## [WHAT YOU SHOULD DO]
Recast all of the material below as a numbered list, omitting the blank lines.

[start]

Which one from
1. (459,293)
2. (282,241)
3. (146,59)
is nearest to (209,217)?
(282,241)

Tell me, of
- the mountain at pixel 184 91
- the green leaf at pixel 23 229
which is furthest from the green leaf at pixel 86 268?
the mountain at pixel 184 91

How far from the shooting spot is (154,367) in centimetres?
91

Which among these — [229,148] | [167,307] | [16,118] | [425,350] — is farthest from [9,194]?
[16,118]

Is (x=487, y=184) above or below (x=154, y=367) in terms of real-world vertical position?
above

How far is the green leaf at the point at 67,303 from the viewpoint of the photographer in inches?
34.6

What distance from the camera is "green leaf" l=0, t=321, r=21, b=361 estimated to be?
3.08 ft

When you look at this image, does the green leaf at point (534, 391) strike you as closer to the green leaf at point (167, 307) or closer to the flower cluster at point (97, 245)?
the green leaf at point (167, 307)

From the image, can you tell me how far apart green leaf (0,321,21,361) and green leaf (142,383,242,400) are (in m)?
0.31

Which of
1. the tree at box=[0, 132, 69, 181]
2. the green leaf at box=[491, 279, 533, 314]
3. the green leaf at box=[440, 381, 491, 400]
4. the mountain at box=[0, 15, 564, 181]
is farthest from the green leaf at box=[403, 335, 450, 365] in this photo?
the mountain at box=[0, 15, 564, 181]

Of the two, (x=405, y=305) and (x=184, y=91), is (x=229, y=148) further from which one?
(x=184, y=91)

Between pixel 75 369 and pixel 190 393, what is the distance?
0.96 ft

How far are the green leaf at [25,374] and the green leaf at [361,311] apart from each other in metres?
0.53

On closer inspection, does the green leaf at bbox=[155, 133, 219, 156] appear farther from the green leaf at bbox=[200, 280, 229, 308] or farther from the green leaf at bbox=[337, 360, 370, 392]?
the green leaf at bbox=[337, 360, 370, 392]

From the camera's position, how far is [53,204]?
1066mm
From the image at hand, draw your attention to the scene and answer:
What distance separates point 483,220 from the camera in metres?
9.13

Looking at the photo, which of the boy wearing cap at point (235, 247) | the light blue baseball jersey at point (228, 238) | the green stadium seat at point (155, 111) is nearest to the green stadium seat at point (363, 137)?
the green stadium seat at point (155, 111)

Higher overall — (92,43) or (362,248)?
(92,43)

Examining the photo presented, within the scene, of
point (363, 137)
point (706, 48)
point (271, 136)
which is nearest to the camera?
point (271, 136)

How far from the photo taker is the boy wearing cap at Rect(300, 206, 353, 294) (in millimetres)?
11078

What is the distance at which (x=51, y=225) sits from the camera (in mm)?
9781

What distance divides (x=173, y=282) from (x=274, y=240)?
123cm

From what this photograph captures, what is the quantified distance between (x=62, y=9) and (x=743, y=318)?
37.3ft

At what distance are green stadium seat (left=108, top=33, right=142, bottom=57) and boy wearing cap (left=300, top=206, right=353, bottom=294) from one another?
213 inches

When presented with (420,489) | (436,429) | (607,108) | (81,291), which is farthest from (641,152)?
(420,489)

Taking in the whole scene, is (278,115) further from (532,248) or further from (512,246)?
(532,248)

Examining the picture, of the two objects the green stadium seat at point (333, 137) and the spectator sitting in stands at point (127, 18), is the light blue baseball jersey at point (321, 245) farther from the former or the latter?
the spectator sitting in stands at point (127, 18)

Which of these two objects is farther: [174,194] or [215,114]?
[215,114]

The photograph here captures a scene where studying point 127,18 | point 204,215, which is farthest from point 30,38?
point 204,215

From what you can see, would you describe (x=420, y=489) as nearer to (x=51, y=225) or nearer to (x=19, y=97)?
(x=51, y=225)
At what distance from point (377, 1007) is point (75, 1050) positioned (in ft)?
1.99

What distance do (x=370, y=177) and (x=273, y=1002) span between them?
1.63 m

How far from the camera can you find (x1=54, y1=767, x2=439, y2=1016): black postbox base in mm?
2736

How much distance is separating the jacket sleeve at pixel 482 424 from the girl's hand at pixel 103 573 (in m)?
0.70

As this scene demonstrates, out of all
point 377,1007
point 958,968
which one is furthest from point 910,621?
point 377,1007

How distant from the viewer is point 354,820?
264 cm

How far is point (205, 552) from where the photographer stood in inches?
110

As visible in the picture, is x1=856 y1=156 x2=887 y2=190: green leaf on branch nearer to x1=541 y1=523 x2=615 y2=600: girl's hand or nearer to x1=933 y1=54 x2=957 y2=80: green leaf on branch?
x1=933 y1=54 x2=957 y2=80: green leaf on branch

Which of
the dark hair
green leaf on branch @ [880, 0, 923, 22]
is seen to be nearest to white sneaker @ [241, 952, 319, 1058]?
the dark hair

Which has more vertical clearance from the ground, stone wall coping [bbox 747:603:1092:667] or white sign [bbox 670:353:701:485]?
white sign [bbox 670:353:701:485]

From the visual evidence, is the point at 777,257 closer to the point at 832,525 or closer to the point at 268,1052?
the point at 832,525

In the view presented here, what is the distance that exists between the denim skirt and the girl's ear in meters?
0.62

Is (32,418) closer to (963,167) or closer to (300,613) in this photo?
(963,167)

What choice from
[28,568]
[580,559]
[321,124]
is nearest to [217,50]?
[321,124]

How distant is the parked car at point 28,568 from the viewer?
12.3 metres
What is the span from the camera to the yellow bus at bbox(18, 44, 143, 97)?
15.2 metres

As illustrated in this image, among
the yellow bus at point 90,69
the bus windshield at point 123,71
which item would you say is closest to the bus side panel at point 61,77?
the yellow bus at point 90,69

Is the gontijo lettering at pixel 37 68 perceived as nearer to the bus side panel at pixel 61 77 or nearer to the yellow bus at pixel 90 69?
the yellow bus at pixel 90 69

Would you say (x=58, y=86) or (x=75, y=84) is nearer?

[end]

## [TASK SOLUTION]
1. Which one from
2. 1. (459,293)
3. 2. (282,241)
4. 3. (146,59)
5. is nearest to (209,217)?
6. (282,241)
7. Tell me, of
8. - the mountain at pixel 184 91
9. - the green leaf at pixel 23 229
10. which is furthest from the green leaf at pixel 86 268?
11. the mountain at pixel 184 91
12. How far from the shooting spot is (154,367) in centimetres?
13. 91
14. Which among these — [229,148] | [167,307] | [16,118] | [425,350] — is farthest from [9,194]?
15. [16,118]
16. Is (x=487, y=184) above or below (x=154, y=367) in terms of real-world vertical position?
17. above
18. How far is the green leaf at the point at 67,303 from the viewpoint of the photographer in inches?
19. 34.6
20. What distance from the camera is "green leaf" l=0, t=321, r=21, b=361 estimated to be?
21. 3.08 ft
22. When you look at this image, does the green leaf at point (534, 391) strike you as closer to the green leaf at point (167, 307) or closer to the flower cluster at point (97, 245)?
23. the green leaf at point (167, 307)
24. From the image, can you tell me how far apart green leaf (0,321,21,361) and green leaf (142,383,242,400) are (in m)?
25. 0.31
26. Which of
27. 1. the tree at box=[0, 132, 69, 181]
28. 2. the green leaf at box=[491, 279, 533, 314]
29. 3. the green leaf at box=[440, 381, 491, 400]
30. 4. the mountain at box=[0, 15, 564, 181]
31. is farthest from the green leaf at box=[403, 335, 450, 365] in this photo?
32. the mountain at box=[0, 15, 564, 181]
33. Of the two, (x=405, y=305) and (x=184, y=91), is (x=229, y=148) further from which one?
34. (x=184, y=91)
35. Between pixel 75 369 and pixel 190 393, what is the distance?
36. 0.96 ft
37. How far are the green leaf at [25,374] and the green leaf at [361,311] apart from each other in metres?
38. 0.53
39. On closer inspection, does the green leaf at bbox=[155, 133, 219, 156] appear farther from the green leaf at bbox=[200, 280, 229, 308] or farther from the green leaf at bbox=[337, 360, 370, 392]?
40. the green leaf at bbox=[337, 360, 370, 392]
41. From the camera's position, how far is [53,204]?
42. 1066mm
43. From the image at hand, draw your attention to the scene and answer:
44. What distance separates point 483,220 from the camera in metres?
45. 9.13
46. Looking at the photo, which of the boy wearing cap at point (235, 247) | the light blue baseball jersey at point (228, 238) | the green stadium seat at point (155, 111) is nearest to the green stadium seat at point (363, 137)?
47. the green stadium seat at point (155, 111)
48. Higher overall — (92,43) or (362,248)?
49. (92,43)
50. Examining the photo presented, within the scene, of
51. point (363, 137)
52. point (706, 48)
53. point (271, 136)
54. which is nearest to the camera?
55. point (271, 136)
56. How far from the photo taker is the boy wearing cap at Rect(300, 206, 353, 294) (in millimetres)?
57. 11078
58. What is the distance at which (x=51, y=225) sits from the camera (in mm)?
59. 9781
60. What distance divides (x=173, y=282) from (x=274, y=240)?
61. 123cm
62. From what this photograph captures, what is the quantified distance between (x=62, y=9) and (x=743, y=318)?
63. 37.3ft
64. At what distance are green stadium seat (left=108, top=33, right=142, bottom=57) and boy wearing cap (left=300, top=206, right=353, bottom=294) from one another?
65. 213 inches
66. When presented with (420,489) | (436,429) | (607,108) | (81,291), which is farthest from (641,152)?
67. (420,489)
68. Taking in the whole scene, is (278,115) further from (532,248) or further from (512,246)?
69. (532,248)
70. Examining the picture, of the two objects the green stadium seat at point (333, 137) and the spectator sitting in stands at point (127, 18), is the light blue baseball jersey at point (321, 245) farther from the former or the latter?
71. the spectator sitting in stands at point (127, 18)
72. Which of these two objects is farther: [174,194] or [215,114]?
73. [215,114]
74. The photograph here captures a scene where studying point 127,18 | point 204,215, which is farthest from point 30,38?
75. point 204,215
76. From what you can see, would you describe (x=420, y=489) as nearer to (x=51, y=225) or nearer to (x=19, y=97)?
77. (x=51, y=225)
78. At what distance from point (377, 1007) is point (75, 1050) positioned (in ft)?
79. 1.99
80. What distance do (x=370, y=177) and (x=273, y=1002) span between them?
81. 1.63 m
82. How far from the camera can you find (x1=54, y1=767, x2=439, y2=1016): black postbox base in mm?
83. 2736
84. How much distance is separating the jacket sleeve at pixel 482 424 from the girl's hand at pixel 103 573 (in m)?
85. 0.70
86. As this scene demonstrates, out of all
87. point 377,1007
88. point 958,968
89. which one is furthest from point 910,621?
90. point 377,1007
91. How distant from the viewer is point 354,820?
92. 264 cm
93. How far is point (205, 552) from where the photographer stood in inches?
94. 110
95. As visible in the picture, is x1=856 y1=156 x2=887 y2=190: green leaf on branch nearer to x1=541 y1=523 x2=615 y2=600: girl's hand or nearer to x1=933 y1=54 x2=957 y2=80: green leaf on branch?
96. x1=933 y1=54 x2=957 y2=80: green leaf on branch
97. Which of
98. the dark hair
99. green leaf on branch @ [880, 0, 923, 22]
100. is seen to be nearest to white sneaker @ [241, 952, 319, 1058]?
101. the dark hair
102. Which has more vertical clearance from the ground, stone wall coping [bbox 747:603:1092:667] or white sign [bbox 670:353:701:485]?
103. white sign [bbox 670:353:701:485]
104. From the visual evidence, is the point at 777,257 closer to the point at 832,525 or closer to the point at 268,1052?
105. the point at 832,525
106. In the view presented here, what is the distance that exists between the denim skirt and the girl's ear in meters?
107. 0.62
108. Is (32,418) closer to (963,167) or closer to (300,613) in this photo?
109. (963,167)
110. What choice from
111. [28,568]
112. [580,559]
113. [321,124]
114. is nearest to [217,50]?
115. [321,124]
116. How distant is the parked car at point 28,568 from the viewer?
117. 12.3 metres
118. What is the span from the camera to the yellow bus at bbox(18, 44, 143, 97)?
119. 15.2 metres
120. As illustrated in this image, among
121. the yellow bus at point 90,69
122. the bus windshield at point 123,71
123. which item would you say is closest to the bus side panel at point 61,77?
124. the yellow bus at point 90,69
125. Is the gontijo lettering at pixel 37 68 perceived as nearer to the bus side panel at pixel 61 77 or nearer to the yellow bus at pixel 90 69?
126. the yellow bus at pixel 90 69
127. Would you say (x=58, y=86) or (x=75, y=84) is nearer?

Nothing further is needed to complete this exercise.